Here is a small failure mode that cost me time for longer than it should have.
The agent would run the test suite. Tests would fail. The agent would announce that tests failed. Then, when it needed to know which tests failed, would either guess, ask, or run the suite a second time to scrape the output. Sometimes it would run it a third time. The failing tests were right there in the output of the first run; the agent didn't read them carefully enough to remember.

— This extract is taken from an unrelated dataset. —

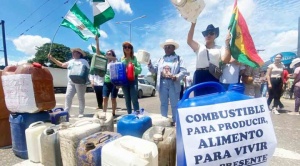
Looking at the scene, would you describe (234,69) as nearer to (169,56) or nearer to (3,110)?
(169,56)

This is not the model being lazy. It is the model being honest about its attention. Test output is voluminous, the failure summary is buried at the bottom, and by the time the agent is reasoning about the next step ("which test failed, what assertion, what file"), the relevant lines have scrolled past whatever the agent actually retained. The cheapest way to get the information back is to run the command again.
Running the command again is the wrong answer. A full suite takes minutes. Doing it twice to learn something the first run already told you is a tax on every red-test loop, and the loops compound.
The fix: tee everything to a gitignored directory
The rule I added is short:
Every test command pipes through
teeinto.test-output/<scope>.log. The directory is gitignored. When you need to inspect failures,grepthe log; do not re-run the suite.
The agent's commands now look like:
make test 2>&1 | tee .test-output/full.log
make test-parallel 2>&1 | tee .test-output/parallel.log
make vitest 2>&1 | tee .test-output/vitest.log
That is it. The fix is one Unix utility, deployed deliberately.
Why tee is the right tool
The trick is that tee does not replace the stream; it forks it. STDOUT still flows to the terminal in real time. The agent still sees the test run as it happens, still gets the streaming feedback that lets it react to a hang or an obvious early failure. Nothing about the foreground experience changes.
What changes is that the run is also persisted. After the command exits, the output exists as a file. The agent can grep -n FAIL .test-output/full.log, jump to the failing test, read three lines of context, and decide what to do without burning another full suite run to recover information.
You could imagine alternatives. Redirect everything to a file and tail it (loses interactive feedback). Tell the agent to "remember the test output" (the failure mode this is supposed to fix). Increase the agent's context window (treats the symptom, not the cause). The tee approach is boring, which is its strength. It uses a tool that has been in every Unix shell since 1973, costs nothing, and survives every framework choice the project might make later.
The gitignored directory matters
.test-output/ is committed nowhere. It is ephemeral: overwritten on every run, never inspected by humans, never reviewed in a PR. Making it a real directory rather than /tmp keeps it scoped to the project, which means a grep from the repo root finds it without thinking.
I also keep the filenames stable. full.log, parallel.log, vitest.log; not timestamped. The agent never has to ask "which file is the latest"? The latest is the only one. If you want history, the agent can copy it before re-running. By default, nobody needs history; they need the most recent failure.
The general lesson
The interesting thing here is not tee. It is the shape of the fix.
An agent reading a 4,000-line test run and an agent grepping a file for FAIL are doing the same work in principle, but the second one is the work the tool is good at. Long, streaming output is something an agent should read past (most of it is success noise) and only return to when a question demands it. Persisting the output to disk turns the question "what failed?" from "scroll back through my context and hope" into "run a deterministic command and read the answer."
Wherever an agent re-runs a command to recover information that was already produced, there is a tee waiting to be added. Build output. Type-check output. Linter output. Long-running scripts that print progress. Any time the command is expensive and the output is the artifact, persist the artifact. The rule shape (fork the stream, persist the artifact, grep the file) generalizes far past test runs.
The agent does not need a better memory. It needs the harness to stop throwing away information that was already on the screen.